The Correct Way to Access Nested Data
The most robust way to handle this in Laravel is to ensure you load the necessary data efficiently, especially when dealing with collections of users. We use Eager Loading to prevent N+1 query problems.
To fetch a user and their associated role in a single, optimized query, use the with() method:
// Fetch User 1 along with their related Role data
$user = User::with('role')->find(1);
if ($user) {
// Now access the relationship safely. $user->role is the Role model instance.

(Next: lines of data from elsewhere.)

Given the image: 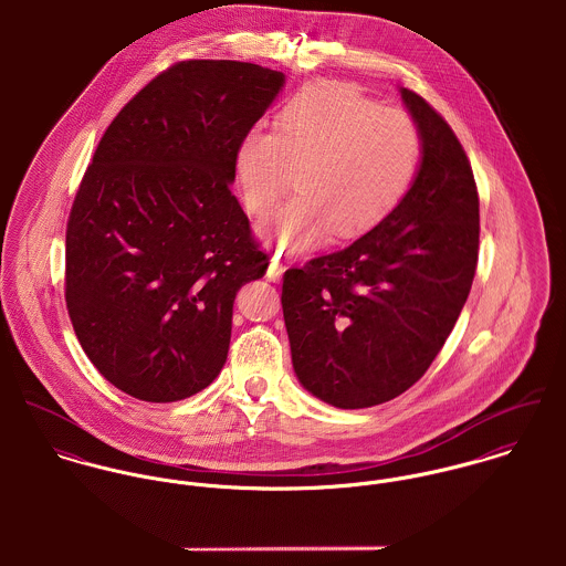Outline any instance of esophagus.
I'll return each mask as SVG.
<instances>
[{"instance_id":"34e87169","label":"esophagus","mask_w":566,"mask_h":566,"mask_svg":"<svg viewBox=\"0 0 566 566\" xmlns=\"http://www.w3.org/2000/svg\"><path fill=\"white\" fill-rule=\"evenodd\" d=\"M283 272H285V263H283L281 254H272L270 263H268V279L279 283L283 279Z\"/></svg>"}]
</instances>
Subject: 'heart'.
Here are the masks:
<instances>
[{"label": "heart", "mask_w": 566, "mask_h": 566, "mask_svg": "<svg viewBox=\"0 0 566 566\" xmlns=\"http://www.w3.org/2000/svg\"><path fill=\"white\" fill-rule=\"evenodd\" d=\"M420 133L399 108H381L342 82H314L285 102L274 133L254 126L235 150L245 209L268 218L292 189L298 196L263 224L279 250L301 252L331 233L353 240L381 224L409 191Z\"/></svg>", "instance_id": "obj_1"}]
</instances>
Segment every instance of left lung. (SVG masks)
Wrapping results in <instances>:
<instances>
[{"mask_svg":"<svg viewBox=\"0 0 566 566\" xmlns=\"http://www.w3.org/2000/svg\"><path fill=\"white\" fill-rule=\"evenodd\" d=\"M420 133V167L373 231L283 276L292 364L324 403L392 401L431 366L469 298L480 250V196L451 126L401 88Z\"/></svg>","mask_w":566,"mask_h":566,"instance_id":"8db88e82","label":"left lung"}]
</instances>
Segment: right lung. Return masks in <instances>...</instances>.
Returning <instances> with one entry per match:
<instances>
[{
	"label": "right lung",
	"mask_w": 566,
	"mask_h": 566,
	"mask_svg": "<svg viewBox=\"0 0 566 566\" xmlns=\"http://www.w3.org/2000/svg\"><path fill=\"white\" fill-rule=\"evenodd\" d=\"M281 72L182 61L111 122L67 222L65 301L82 350L117 390L171 403L222 370L243 283L268 254L231 193L235 150Z\"/></svg>",
	"instance_id": "obj_1"
}]
</instances>
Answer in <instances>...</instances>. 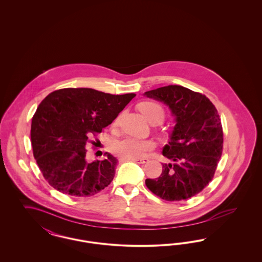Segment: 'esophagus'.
I'll list each match as a JSON object with an SVG mask.
<instances>
[{
    "label": "esophagus",
    "mask_w": 262,
    "mask_h": 262,
    "mask_svg": "<svg viewBox=\"0 0 262 262\" xmlns=\"http://www.w3.org/2000/svg\"><path fill=\"white\" fill-rule=\"evenodd\" d=\"M130 160L134 162L138 163V164H144V163L148 162V159H146V158H134Z\"/></svg>",
    "instance_id": "obj_1"
}]
</instances>
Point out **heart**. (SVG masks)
<instances>
[{
	"label": "heart",
	"instance_id": "b5f03b06",
	"mask_svg": "<svg viewBox=\"0 0 262 262\" xmlns=\"http://www.w3.org/2000/svg\"><path fill=\"white\" fill-rule=\"evenodd\" d=\"M139 111L142 113L145 118L152 122L155 118L161 117L164 118V109L162 106L154 101H143L138 105ZM120 123V117L116 118L113 122V126H117ZM155 146L152 140L146 139H138L135 137H125L119 141H116L113 144V151L117 155L127 158H141L143 157L148 151L153 149Z\"/></svg>",
	"mask_w": 262,
	"mask_h": 262
}]
</instances>
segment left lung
Segmentation results:
<instances>
[{
  "instance_id": "left-lung-1",
  "label": "left lung",
  "mask_w": 262,
  "mask_h": 262,
  "mask_svg": "<svg viewBox=\"0 0 262 262\" xmlns=\"http://www.w3.org/2000/svg\"><path fill=\"white\" fill-rule=\"evenodd\" d=\"M163 101L176 116L172 137L163 155L162 174L146 179L151 192L167 201L186 200L202 191L213 179L223 151V128L211 101L200 92L168 85L144 92Z\"/></svg>"
}]
</instances>
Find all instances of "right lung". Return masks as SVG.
Segmentation results:
<instances>
[{
  "mask_svg": "<svg viewBox=\"0 0 262 262\" xmlns=\"http://www.w3.org/2000/svg\"><path fill=\"white\" fill-rule=\"evenodd\" d=\"M135 93L114 95L92 88H62L39 104L31 123L33 156L44 179L71 196L94 195L108 187L118 159L106 153L88 162V143L124 110ZM98 141V139H96Z\"/></svg>",
  "mask_w": 262,
  "mask_h": 262,
  "instance_id": "right-lung-1",
  "label": "right lung"
}]
</instances>
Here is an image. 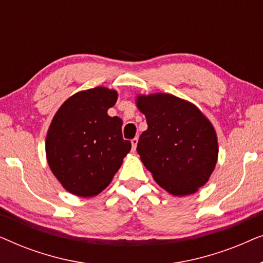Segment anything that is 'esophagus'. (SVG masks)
I'll list each match as a JSON object with an SVG mask.
<instances>
[{"instance_id":"esophagus-1","label":"esophagus","mask_w":263,"mask_h":263,"mask_svg":"<svg viewBox=\"0 0 263 263\" xmlns=\"http://www.w3.org/2000/svg\"><path fill=\"white\" fill-rule=\"evenodd\" d=\"M138 142H139V139L138 138H134L132 140V146H133V151L136 149V146H138Z\"/></svg>"}]
</instances>
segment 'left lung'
<instances>
[{"label": "left lung", "mask_w": 263, "mask_h": 263, "mask_svg": "<svg viewBox=\"0 0 263 263\" xmlns=\"http://www.w3.org/2000/svg\"><path fill=\"white\" fill-rule=\"evenodd\" d=\"M146 132L136 151L154 181L172 195L195 193L206 184L218 158L213 125L195 105L172 95L138 98Z\"/></svg>", "instance_id": "obj_1"}]
</instances>
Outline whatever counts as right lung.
<instances>
[{
  "instance_id": "obj_1",
  "label": "right lung",
  "mask_w": 263,
  "mask_h": 263,
  "mask_svg": "<svg viewBox=\"0 0 263 263\" xmlns=\"http://www.w3.org/2000/svg\"><path fill=\"white\" fill-rule=\"evenodd\" d=\"M117 93L105 87L79 92L57 111L46 136V158L68 192L89 197L112 181L132 148L122 136V120L107 110Z\"/></svg>"
}]
</instances>
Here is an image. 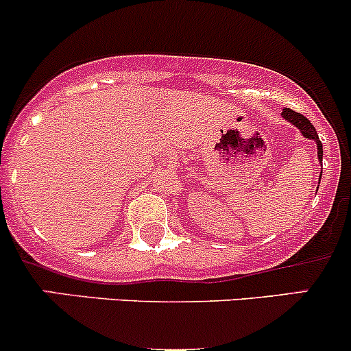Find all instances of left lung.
Instances as JSON below:
<instances>
[{
    "label": "left lung",
    "mask_w": 351,
    "mask_h": 351,
    "mask_svg": "<svg viewBox=\"0 0 351 351\" xmlns=\"http://www.w3.org/2000/svg\"><path fill=\"white\" fill-rule=\"evenodd\" d=\"M282 115H284V119L289 120L290 123H293V125H295L297 129L302 132L304 137L316 141L317 158H319V162H323V143H321L319 137H317V132H316V129H314L313 123H311L309 120H307L306 117L302 115V113H297V112H293V110H290V108H284ZM321 173H323V171H321Z\"/></svg>",
    "instance_id": "left-lung-1"
}]
</instances>
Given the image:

$roleName = $user->role->role_name;
$userName = $user->first_name;
$details = [
'name' => $userName,
'role' => $roleName
];
// Output: ['name' => 'John', 'role' => 'Admin']
} else {
// Handle case where user is not found
}
By using with('role'), Eloquent performs a single JOIN query behind the scenes, which is far more efficient than running separate queries for each user and then attempting to load the relationship later. This practice is central to building high-performance applications, aligning with best practices found on https://laravelcompany.com.
Conclusion
Establishing clear, bidirectional relationships between your models is the backbone of any well-structured Laravel application. By correctly defining belongsTo and hasMany relationships, you empower Eloquent to handle complex database joins for you. Always ensure your foreign keys are populated in the database, and leverage eager loading techniques like with() when retrieving related data to maintain performance. Mastering these concepts will make managing user roles and permissions straightforward and scalable.